Bankers have a curious aversion to understanding that the investment banking labour market is a market, and it’s one in which the undergraduate economics of supply and demand basically works.
Some of them feel like the annual bonus round is a report card, in which you should be fairly rewarded for your performance. Some think it’s more like a partnership, where you get your fair share of the overall profit pool.
But there’s something psychologically intolerable about understanding that your bonus is always your boss’s estimate of what you might get elsewhere, minus a small factor reflecting their perception of your laziness and inertia when it comes to looking for another job. Try this out on the trading floor — people will look at you like some kind of Machiavellian genius.

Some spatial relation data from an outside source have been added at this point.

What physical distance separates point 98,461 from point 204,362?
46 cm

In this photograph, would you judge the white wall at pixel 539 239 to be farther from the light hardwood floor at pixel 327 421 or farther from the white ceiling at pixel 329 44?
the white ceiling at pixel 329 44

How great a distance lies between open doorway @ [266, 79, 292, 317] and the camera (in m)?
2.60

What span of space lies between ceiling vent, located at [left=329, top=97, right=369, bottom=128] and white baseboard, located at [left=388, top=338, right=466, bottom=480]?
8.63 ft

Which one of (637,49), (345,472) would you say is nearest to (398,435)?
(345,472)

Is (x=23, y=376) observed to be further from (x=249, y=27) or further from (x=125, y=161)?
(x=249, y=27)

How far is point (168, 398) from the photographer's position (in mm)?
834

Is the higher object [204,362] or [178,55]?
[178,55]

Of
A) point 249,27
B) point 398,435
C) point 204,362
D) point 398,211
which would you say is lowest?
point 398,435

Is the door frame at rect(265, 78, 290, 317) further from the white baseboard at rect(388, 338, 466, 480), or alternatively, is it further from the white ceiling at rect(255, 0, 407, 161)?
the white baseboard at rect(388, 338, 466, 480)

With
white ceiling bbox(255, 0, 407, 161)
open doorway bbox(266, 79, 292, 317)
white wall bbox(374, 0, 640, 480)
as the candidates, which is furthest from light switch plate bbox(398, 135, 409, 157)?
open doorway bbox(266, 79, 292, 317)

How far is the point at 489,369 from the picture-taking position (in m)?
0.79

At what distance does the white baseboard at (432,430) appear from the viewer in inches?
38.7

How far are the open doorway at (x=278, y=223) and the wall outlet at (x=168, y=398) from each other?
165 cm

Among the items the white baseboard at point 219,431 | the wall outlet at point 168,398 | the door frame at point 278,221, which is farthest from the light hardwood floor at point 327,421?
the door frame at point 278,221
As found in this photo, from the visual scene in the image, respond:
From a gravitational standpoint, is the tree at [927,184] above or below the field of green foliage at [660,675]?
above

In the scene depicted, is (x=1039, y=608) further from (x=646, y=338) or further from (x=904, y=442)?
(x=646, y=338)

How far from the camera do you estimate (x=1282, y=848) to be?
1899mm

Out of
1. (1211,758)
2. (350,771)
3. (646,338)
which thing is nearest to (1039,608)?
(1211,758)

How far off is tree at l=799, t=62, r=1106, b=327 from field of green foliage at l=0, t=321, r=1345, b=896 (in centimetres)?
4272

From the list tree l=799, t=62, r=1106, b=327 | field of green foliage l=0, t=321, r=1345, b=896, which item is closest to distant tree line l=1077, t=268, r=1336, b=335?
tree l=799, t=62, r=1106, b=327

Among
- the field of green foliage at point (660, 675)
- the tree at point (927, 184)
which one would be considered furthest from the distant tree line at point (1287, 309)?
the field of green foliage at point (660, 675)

Unfortunately, this means that bankers often form rather naive expectations, and then get disappointed. According to the people who track these things at eFinancialCareers, this has been exactly such a year. Envelopes have tended to contain numbers significantly smaller than the people opening them had hoped for, and despair has been mighty.
The 2024 bonus round wasn’t really terrible from an objective point of view — hardly anyone who didn’t deserve it got a zero and most people got more than the year before. But as recently as November, people were expecting a lot better. Look at the benchmark Johnson Associates forecasts:
At the firms which have paid out so far this year, the increase on last year seems to have been in the low to mid teens. Business lines which had mediocre or cyclically depressed years more or less got what they expected, but the people who felt like they were killing it didn’t get rewarded accordingly.
What does that tell us about the state of the market? Basically, to adapt an old cliché, “your real bonus this year is that you didn’t get fired in 2023”.
One notable feature of the “deal drought” was that it wasn’t really accompanied by any great rounds of redundancies. Even the people let go after the collapse of Credit Suisse (and to a lesser extent, the first round of the Citi restructuring) were, by and large, picked up by ambitious second-tier players who wanted to build their capital markets franchises.
And because there wasn’t so much of a bust, there hasn’t been so much of a boom. Banks are expecting a surge in activity, but they are more or less “right-sized” to deal with it when it happens.
The bulge bracket don’t feel any need to accelerate hiring, and the second tier are feeling a bit poor because of all the money they spent bringing in new managing directors. Nobody is, for the time being at least, contributing any price tension.
In other words, the grumpy bankers and cancelled orders at sports car dealerships are actually a sign of the industry’s confidence in 2025.
They aren’t being stingy because they’re scared the business won’t arrive, they’re being stingy because it is the natural behaviour of employers not to pay more than they have to, and they’ve been anticipating a recovery in deals for quite a while.